━━ Source

The Discipline Every High Performer Knows

Leadership

9th November, 2018

From an early age I was an observer of people. In particular of high performers. I held a belief that if someone was really great at something, they would have tips or secrets they could share. If I could discover what they were, it would be easy for me to be better at it too. I might not reach their optimum level but it would definitely fast-track me in the right direction.

Through school that approach worked for sports, preparing for exams and even talking to girls! While I didn’t appreciate it at the time, that belief would serve me well throughout my career.

A few years ago I undertook a research project as part of a course final exam. It required me to research a group of people who were already accomplished at a skill. I had complete freedom on the topic providing I followed the prescribed approach. I chose to study the disciplines of high achievers.

I arranged to meet my CEO at the time and asked him to nominate three high achievers. The people that, regardless of how busy they were, he could rely upon to consistently deliver. The CEO also agreed to ask each of his executive team to nominate their own high achiever. I interviewed all of them and looked for consistent themes to emerge. One theme stood out above all others. They described the discipline in different ways, however the approach remained completely aligned.

They all used the three-part discipline for managing their challenging workloads. They all used an approach of Plan – Do – Review.

1. Plan

They all described how they dedicated time, before jumping into action, to plan what was really important. My colleague, Ben Morton, calls it Slowing down, in order to speed up. He wrote about it recently and you can check it out here.

At the beginning of each week they ask themselves a series of quality questions that set them up for the week ahead. Questions such as:

  • What is my biggest priority this week?
  • How will I be at my very best all week?
  • What qualities do I want other people to experience from me?
  • What am I most looking forward to achieving?

The brilliant Peter Cook, author of The Thought Leaders Practice, recently wrote about the power of designing your week. In his words, “Design your ideal week. I think it’s important to have a template of what you’re aiming for. Without that you’ll just be responding to what’s in front of you or to other people’s agendas.”

2. Do

It will be of little surprise that high performers have a bias towards action. They are outcomes-focused in everything they do. Which means they only commit to action when they are crystal clear what will happen as a result of their efforts, and the impact this will have. If they do not have this clarity, there is no action to take.

Once they say they will do something, they do it. Their reputation for being trustworthy and competent is built on the foundation of keeping their promises.

They are fanatical about capturing their actions and priorities. Every high performer describes their own preferred system. The key is they had a system – it was personal to them and it worked.

Don’t mistake activity with achievement.  John Wooden

3. Review

There is a chasm of difference between being busy and being productive. Every high performer dedicates time at the end of the week to review achievements against their plan. For some it is a regular diary entry on a Friday, for others it happens over a glass of wine that evening.

━━━━
━━ Data

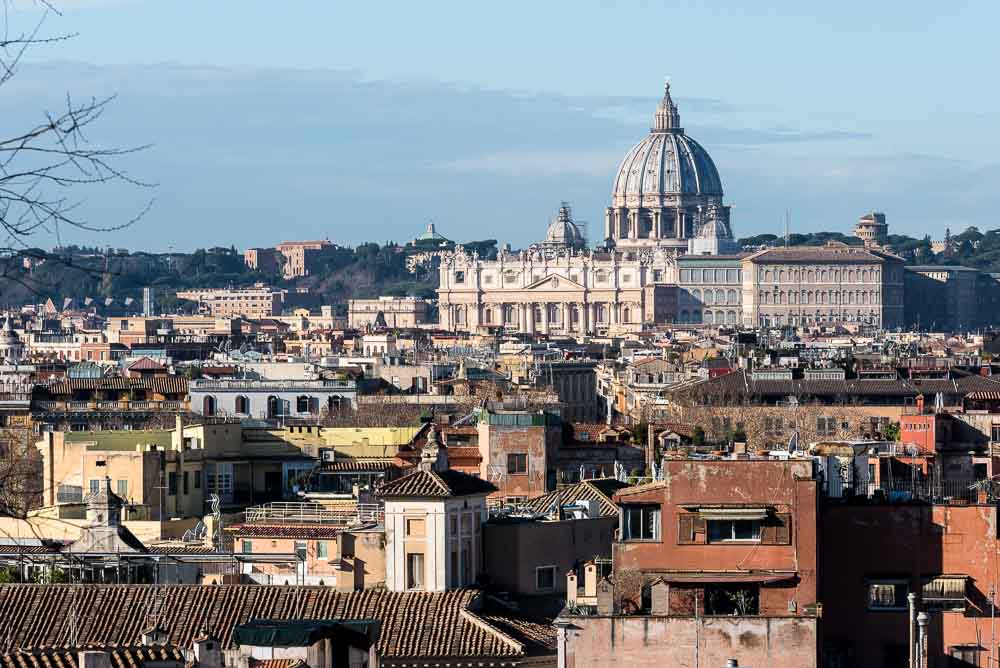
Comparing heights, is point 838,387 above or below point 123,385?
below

━━━━
━━ Data

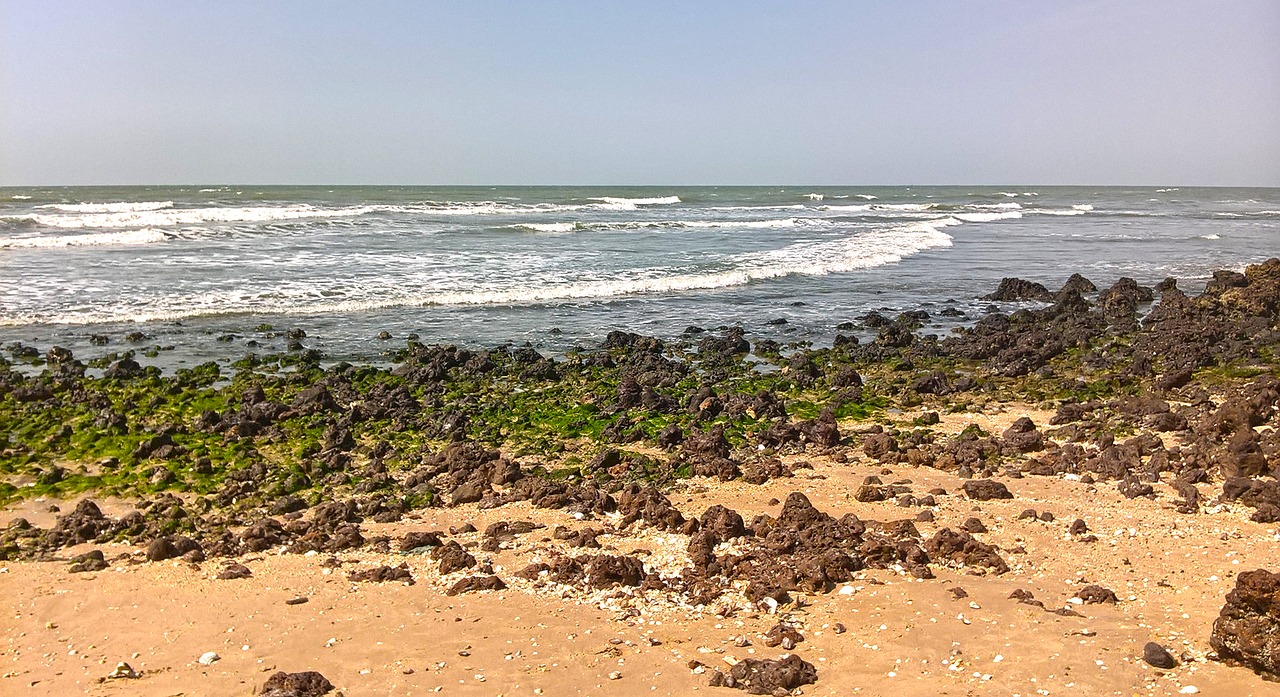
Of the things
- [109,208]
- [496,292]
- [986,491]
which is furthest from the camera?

━━━━

[Tasks for this exercise]
[1] According to the article on high performers, what three-part approach did all of the interviewed high achievers use to manage their challenging workloads?
[2] Write out the stretch of the article on high performers from "I arranged to" through "it out here.", switching "CEO" to "managing director" throughout.

[Task-by-task results]
[1] Plan – Do – Review.

[2]
I arranged to meet my managing director at the time and asked him to nominate three high achievers. The people that, regardless of how busy they were, he could rely upon to consistently deliver. The managing director also agreed to ask each of his executive team to nominate their own high achiever. I interviewed all of them and looked for consistent themes to emerge. One theme stood out above all others. They described the discipline in different ways, however the approach remained completely aligned.

They all used the three-part discipline for managing their challenging workloads. They all used an approach of Plan – Do – Review.

1. Plan

They all described how they dedicated time, before jumping into action, to plan what was really important. My colleague, Ben Morton, calls it Slowing down, in order to speed up. He wrote about it recently and you can check it out here.